My memory of the car is rusty because the Ford in later years seemed more rust than metal.  My father's practical streak extended to making the car "safer" by adding gigantic chrome bumpers, front and rear that looked as if they'd been stolen from a mansion's fireplace.  I think he was proud of those andiron monstrosities because they spoke of his infallible logic (at least in his mind).  And like the rest of the car, they rusted, gaping holes in the corners.  My father ignored them.  The car ran and that was good enough for him.

His stubborn insistence that the Ford would survive for all eternity knew few bounds.  When the body of the car began to settle, the passenger's side door developed the habit of flying open unexpectedly.  My father's solution - wrap a thick mesh dog collar around the door pillar and it's rear companion holding the door shut under all circumstances.  However, it also meant that when the family traveled, we entered and exited like circus clowns, all from the single functioning door on the driver's side.  It also meant that the front and rear windows needed to be rolled down sightly to make room for the collar.  When it rained, those unfortunates on the passenger's side got wet.  In winter, the cold air would blow around the interior, fighting the heater's attempt to keep us all warm.  But the Ford started and ran.  My father was satisfied.

And so the years slid past the Ford's flanks.  A little more rust accumulated each year.  The abundant chrome accents of the era slowly lost their gleam.  But it ran on and on.  When we moved to a slightly more upscale community, the Ford came along, looking out of place next to driveways filled with gleaming late model glamor land yachts.  Finally, as much with people as with mechanical devices, the Ford would unexpectedly stop running from time to time.  After a particularly frightening cut-out on the Long Island Expressway, my mother finally insisted that Ford needed to go.  When the new car arrived and the Ford was driven away for the last time, I think my father felt the loss more than the rest of us.  His faithful friend was gone.
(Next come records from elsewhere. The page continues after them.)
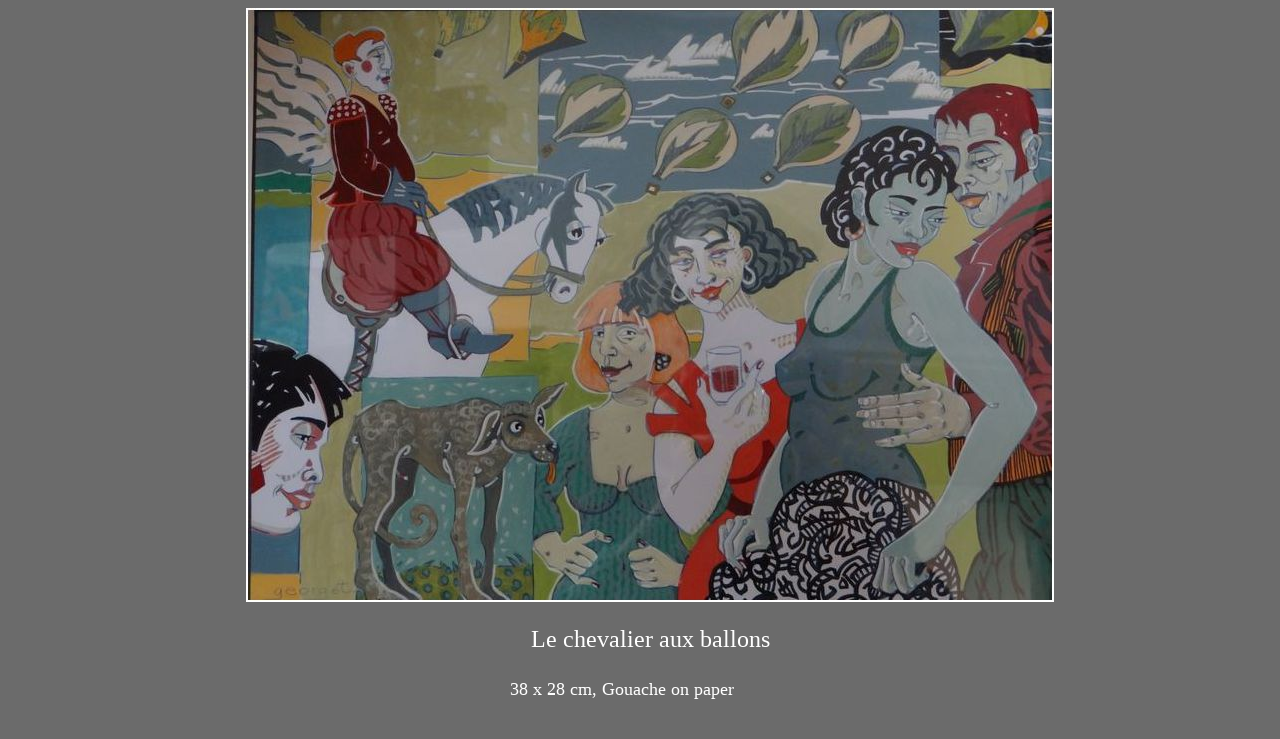

--- FILE ---
content_type: text/html
request_url: http://c-georget.com/public_en/fiche_tableau_en.php?VarTableauID=138
body_size: 581
content:
<!DOCTYPE html PUBLIC "-//W3C//DTD XHTML 1.0 Transitional//EN" "http://www.w3.org/TR/xhtml1/DTD/xhtml1-transitional.dtd">
<html xmlns="http://www.w3.org/1999/xhtml">
<head>
<meta http-equiv="Content-Type" content="text/html; charset=iso-8859-1" />
<title>Details of &quot;Le chevalier aux ballons&quot;</title>
<link rel="shortcut icon" href="../images/icone/favicon.ico" />
<link href="../styles/style_fiche_tableau.css" rel="stylesheet" type="text/css" />
</head>

<body>
<div id="corps">
<div id="principale">
  <div align="center"> 
    <img src="../images/normales/cheval_ballons.jpg" alt="" />
	<p>Le chevalier aux ballons <!--( 2015)--></p>
  </div>
</div>
<div id="detail">
  <p>38 x 28 cm, Gouache on paper<img src="../images/diverses/point_gris.jpg" alt="available" hspace="15" align="absmiddle" />
  </p>
</div>
<div id="details">
  <div align="center">
    <p><img src="../images/details/generique_det1.jpg" alt="Detail" hspace="10" /><img src="../images/details/generique_det2.jpg" alt="Detail" hspace="10" /><img src="../images/details/generique_det3.jpg" alt="Detail" hspace="10" /></p>
    <p>&nbsp;</p>
  </div>
</div>
</div>
</body>
</html>


--- FILE ---
content_type: text/css
request_url: http://c-georget.com/styles/style_fiche_tableau.css
body_size: 224
content:
body {
	background-color: #6B6B6B;
}
#principale {
	font-size: 24px;
	color: #FFFFFF;
	width: 980px;
}
#corps {
	width: 980px;
	margin-left: -490px;
	padding-right: 10px;
	padding-left: 10px;
	position: absolute;
	left: 50%;
}

#echec {
	font-size: 24px;
	color: #FFFFFF;
}
a {
	color: #FFFFFF;
}


#detail {
	font-size: 18px;
	color: #FFFFFF;
	text-align: center;
	width: 980px;
}
#details {
	width: 980px;
	margin-top: 50px;
}
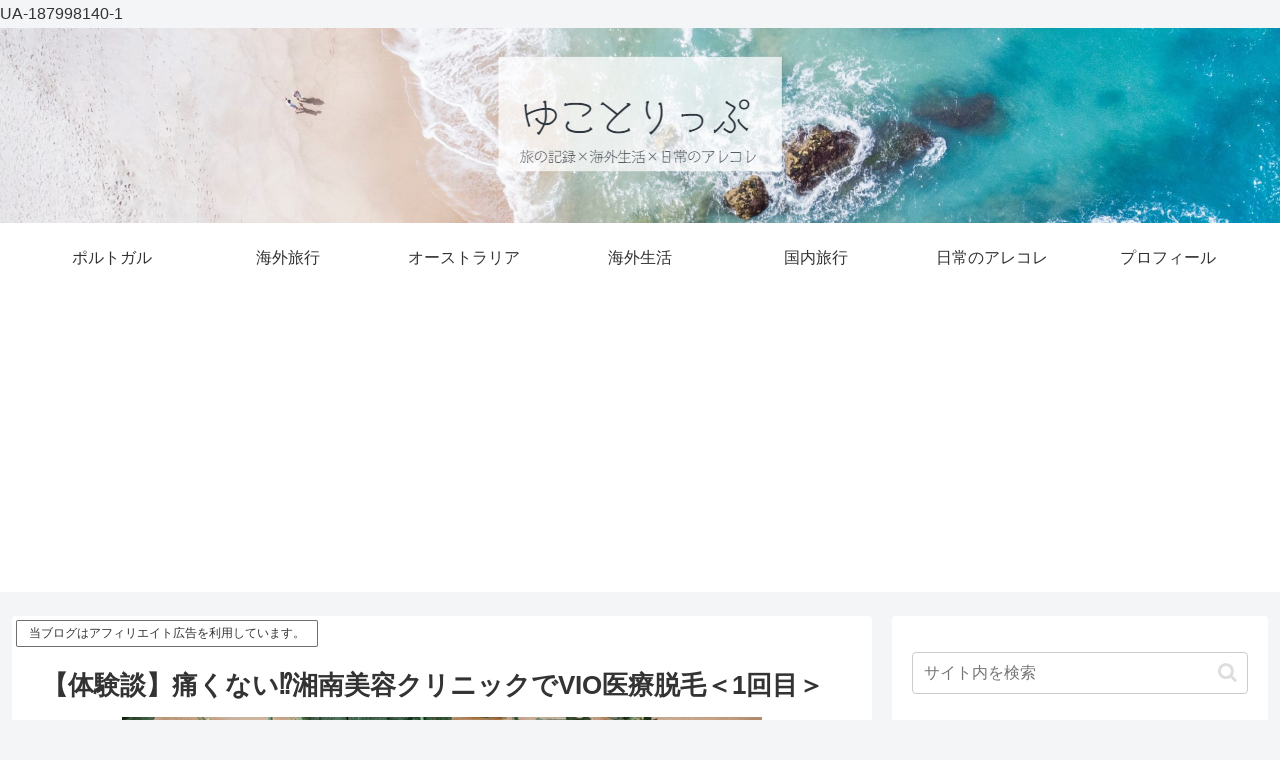

--- FILE ---
content_type: text/html; charset=utf-8
request_url: https://www.google.com/recaptcha/api2/aframe
body_size: -88
content:
<!DOCTYPE HTML><html><head><meta http-equiv="content-type" content="text/html; charset=UTF-8"></head><body><script nonce="kgRxBmSl50L3b6RmAn551Q">/** Anti-fraud and anti-abuse applications only. See google.com/recaptcha */ try{var clients={'sodar':'https://pagead2.googlesyndication.com/pagead/sodar?'};window.addEventListener("message",function(a){try{if(a.source===window.parent){var b=JSON.parse(a.data);var c=clients[b['id']];if(c){var d=document.createElement('img');d.src=c+b['params']+'&rc='+(localStorage.getItem("rc::a")?sessionStorage.getItem("rc::b"):"");window.document.body.appendChild(d);sessionStorage.setItem("rc::e",parseInt(sessionStorage.getItem("rc::e")||0)+1);localStorage.setItem("rc::h",'1768911239063');}}}catch(b){}});window.parent.postMessage("_grecaptcha_ready", "*");}catch(b){}</script></body></html>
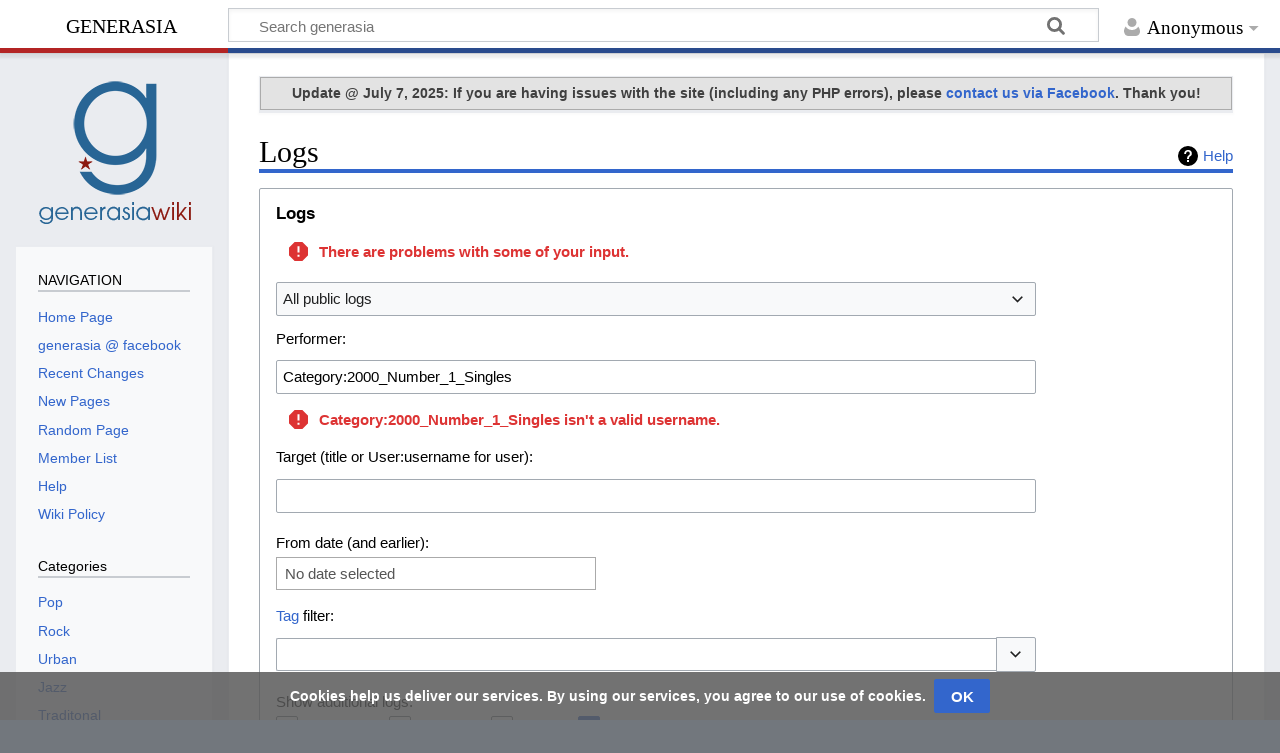

--- FILE ---
content_type: text/html; charset=utf-8
request_url: https://www.google.com/recaptcha/api2/aframe
body_size: 259
content:
<!DOCTYPE HTML><html><head><meta http-equiv="content-type" content="text/html; charset=UTF-8"></head><body><script nonce="tsC46WjX4DFvwoI4e9603w">/** Anti-fraud and anti-abuse applications only. See google.com/recaptcha */ try{var clients={'sodar':'https://pagead2.googlesyndication.com/pagead/sodar?'};window.addEventListener("message",function(a){try{if(a.source===window.parent){var b=JSON.parse(a.data);var c=clients[b['id']];if(c){var d=document.createElement('img');d.src=c+b['params']+'&rc='+(localStorage.getItem("rc::a")?sessionStorage.getItem("rc::b"):"");window.document.body.appendChild(d);sessionStorage.setItem("rc::e",parseInt(sessionStorage.getItem("rc::e")||0)+1);localStorage.setItem("rc::h",'1769029855257');}}}catch(b){}});window.parent.postMessage("_grecaptcha_ready", "*");}catch(b){}</script></body></html>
Yesterday afternoon I mused how much that Ford and my father were similar.  Nondescript, no nonsense, practical to a fault, never sacrificing functionality for flare, fading slowly into the background, yet rumbling through life while staying between the lines of society.  His few quirks tightly strapped shut to keep us inside.  I don't miss my father, but the memories remain sharp. If a little rusted.